It's a Markdown processor, right?

Waylan Limberg waylan.limberg at
Sun Sep 7 21:53:04 EDT 2014

How about some of the verbs used by libraries as a method on a class instance: "render" or "convert". Of course we want the nouns: "renderer" or "converter". They are very similar to "translator", but unlike translator are actually used by the existing implementations.

Waylan Limberg

> On Sep 7, 2014, at 2:31 PM, Andrei Fangli <andrei_fangli at> wrote:
> Sean wrote:
> > I am trying to use uniform terms. An implementation that converts
> Markdown content to another format--most typically HTML--is called...a
> Markdown processor, right?
> I was focusing on naming the software that takes text in format A and outputs it in format B (yep, just that use case). The XML specifications define that a XML Processor is something that recognizes the structure of a XML Document, validates it and offers access to its content (e.g.: by tree traversal since XML is hierarchical in nature). A software that simply translates from format A to B only recognizes, validates the structure of the text in format A and outputs the content in format B. If we were to apply an analogous definition for a Markdown Processor then the access to content is lost because the initial document as a whole is outputted in format B without having the chance to peak at its content. In that case we cannot name that software a processor, it may use one internally to get the job done.
——
* STATED TASK 1:
Reproduce the records without any change, starting with the line that contains "According to what" and going on through the last line of the records.

* DATA TO PROCESS:
——
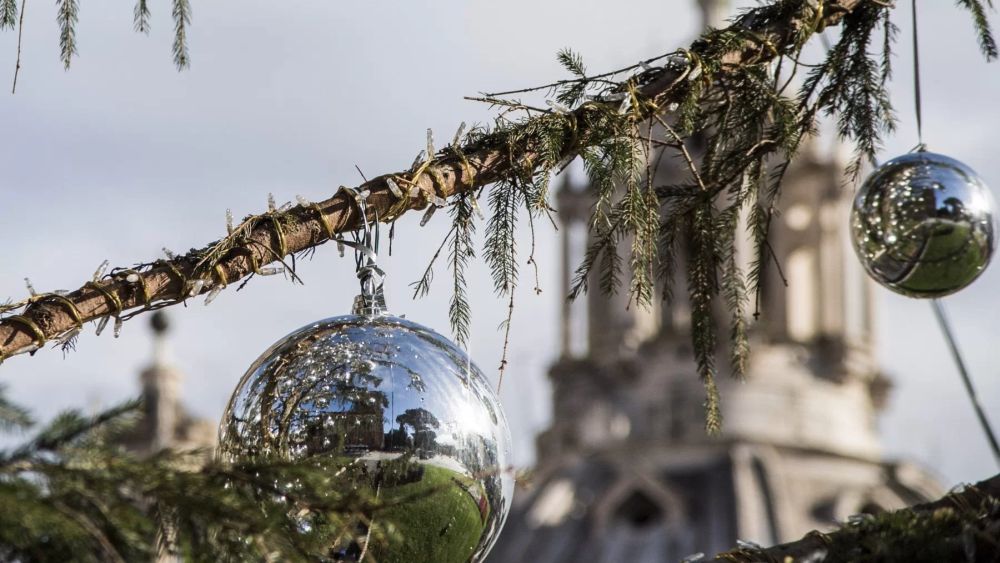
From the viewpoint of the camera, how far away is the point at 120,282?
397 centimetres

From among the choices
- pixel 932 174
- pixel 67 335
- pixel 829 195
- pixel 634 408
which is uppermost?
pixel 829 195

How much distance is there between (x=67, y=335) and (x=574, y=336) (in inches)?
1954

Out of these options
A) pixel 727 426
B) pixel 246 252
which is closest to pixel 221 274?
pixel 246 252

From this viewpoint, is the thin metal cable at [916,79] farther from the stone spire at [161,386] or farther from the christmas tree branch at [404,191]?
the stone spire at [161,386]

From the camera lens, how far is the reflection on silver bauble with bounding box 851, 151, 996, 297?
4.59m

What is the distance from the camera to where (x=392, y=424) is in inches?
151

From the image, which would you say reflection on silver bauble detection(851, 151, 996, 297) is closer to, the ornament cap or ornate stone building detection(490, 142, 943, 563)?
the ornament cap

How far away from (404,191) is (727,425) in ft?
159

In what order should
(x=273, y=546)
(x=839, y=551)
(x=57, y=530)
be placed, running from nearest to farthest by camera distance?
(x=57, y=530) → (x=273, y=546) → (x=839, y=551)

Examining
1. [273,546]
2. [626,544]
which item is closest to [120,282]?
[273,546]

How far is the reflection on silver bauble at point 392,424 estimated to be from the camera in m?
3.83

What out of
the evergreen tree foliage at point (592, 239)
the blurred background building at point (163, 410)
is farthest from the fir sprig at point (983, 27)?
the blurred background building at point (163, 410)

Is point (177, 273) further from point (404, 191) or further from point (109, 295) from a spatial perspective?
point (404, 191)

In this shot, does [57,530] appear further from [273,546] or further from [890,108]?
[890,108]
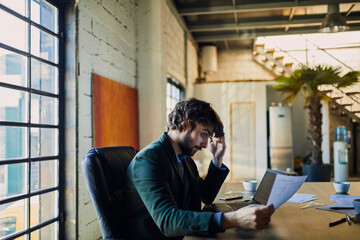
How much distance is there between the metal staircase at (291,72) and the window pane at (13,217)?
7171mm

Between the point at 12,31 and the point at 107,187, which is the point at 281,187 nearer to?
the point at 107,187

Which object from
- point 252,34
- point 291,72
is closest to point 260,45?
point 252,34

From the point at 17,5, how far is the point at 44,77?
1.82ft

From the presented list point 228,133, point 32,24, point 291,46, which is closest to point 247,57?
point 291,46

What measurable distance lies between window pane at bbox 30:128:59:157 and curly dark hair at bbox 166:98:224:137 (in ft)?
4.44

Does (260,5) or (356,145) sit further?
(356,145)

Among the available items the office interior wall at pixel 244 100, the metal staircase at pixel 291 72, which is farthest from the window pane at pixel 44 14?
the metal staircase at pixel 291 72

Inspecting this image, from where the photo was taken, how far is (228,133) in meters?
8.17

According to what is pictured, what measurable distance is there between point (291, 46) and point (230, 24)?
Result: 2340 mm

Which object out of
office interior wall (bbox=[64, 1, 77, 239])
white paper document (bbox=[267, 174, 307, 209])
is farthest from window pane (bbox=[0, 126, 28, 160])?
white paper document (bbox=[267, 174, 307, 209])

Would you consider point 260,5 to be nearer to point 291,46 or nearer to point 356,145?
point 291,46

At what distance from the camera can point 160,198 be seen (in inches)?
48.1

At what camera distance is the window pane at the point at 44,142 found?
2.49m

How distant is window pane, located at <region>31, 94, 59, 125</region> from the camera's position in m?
——
* STATED TASK 2:
Answer these questions about the mailing-list post on naming a Markdown processor, one line each.
(a) Which two verbs does Waylan Limberg suggest, as used by libraries as a method on a class instance?
(b) According to the XML specifications, what three things does an XML Processor do?
(c) In Sean's message, what format is named as the most typical output of an implementation that converts Markdown content?

* CORRECT OUTPUT 1:
According to what is pictured, what measurable distance is there between point (291, 46) and point (230, 24)?
Result: 2340 mm

Which object out of
office interior wall (bbox=[64, 1, 77, 239])
white paper document (bbox=[267, 174, 307, 209])
is farthest from window pane (bbox=[0, 126, 28, 160])?
white paper document (bbox=[267, 174, 307, 209])

Would you consider point 260,5 to be nearer to point 291,46 or nearer to point 356,145?
point 291,46

At what distance from the camera can point 160,198 be seen (in inches)?
48.1

At what camera distance is the window pane at the point at 44,142 found?
2.49m

How distant is window pane, located at <region>31, 94, 59, 125</region> from the camera's position in m?

* CORRECT OUTPUT 2:
(a) "render" and "convert"
(b) It recognizes the structure of an XML Document, validates it, and offers access to its content.
(c) HTML